### WORK TASK:
Your answer should be the lines from the start of the records through the line with "common name: topi", copied word for word.

### RECORDS:
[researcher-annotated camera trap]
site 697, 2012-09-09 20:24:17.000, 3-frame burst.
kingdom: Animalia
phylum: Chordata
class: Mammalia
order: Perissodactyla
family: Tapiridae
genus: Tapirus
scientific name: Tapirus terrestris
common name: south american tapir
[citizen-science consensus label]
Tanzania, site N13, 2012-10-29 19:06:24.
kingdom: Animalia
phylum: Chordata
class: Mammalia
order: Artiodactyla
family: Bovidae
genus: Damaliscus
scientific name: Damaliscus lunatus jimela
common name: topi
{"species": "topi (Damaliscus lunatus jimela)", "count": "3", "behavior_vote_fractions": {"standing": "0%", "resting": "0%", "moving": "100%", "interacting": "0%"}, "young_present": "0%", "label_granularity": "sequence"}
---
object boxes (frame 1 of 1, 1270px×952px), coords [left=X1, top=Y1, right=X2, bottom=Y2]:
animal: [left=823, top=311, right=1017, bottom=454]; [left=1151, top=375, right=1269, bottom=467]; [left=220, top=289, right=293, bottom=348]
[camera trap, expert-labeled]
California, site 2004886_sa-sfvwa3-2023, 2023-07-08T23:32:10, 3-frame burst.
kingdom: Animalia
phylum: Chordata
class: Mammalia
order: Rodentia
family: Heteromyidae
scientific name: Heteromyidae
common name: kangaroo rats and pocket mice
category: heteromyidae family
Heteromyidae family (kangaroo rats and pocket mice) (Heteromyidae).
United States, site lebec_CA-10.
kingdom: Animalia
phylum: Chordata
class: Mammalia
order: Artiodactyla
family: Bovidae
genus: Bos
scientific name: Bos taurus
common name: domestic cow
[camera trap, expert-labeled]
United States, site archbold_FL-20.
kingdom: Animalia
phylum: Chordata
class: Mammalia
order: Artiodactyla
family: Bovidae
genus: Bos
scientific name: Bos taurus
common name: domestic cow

### RESULT OF THIS EXERCISE:
[researcher-annotated camera trap]
site 697, 2012-09-09 20:24:17.000, 3-frame burst.
kingdom: Animalia
phylum: Chordata
class: Mammalia
order: Perissodactyla
family: Tapiridae
genus: Tapirus
scientific name: Tapirus terrestris
common name: south american tapir
[citizen-science consensus label]
Tanzania, site N13, 2012-10-29 19:06:24.
kingdom: Animalia
phylum: Chordata
class: Mammalia
order: Artiodactyla
family: Bovidae
genus: Damaliscus
scientific name: Damaliscus lunatus jimela
common name: topi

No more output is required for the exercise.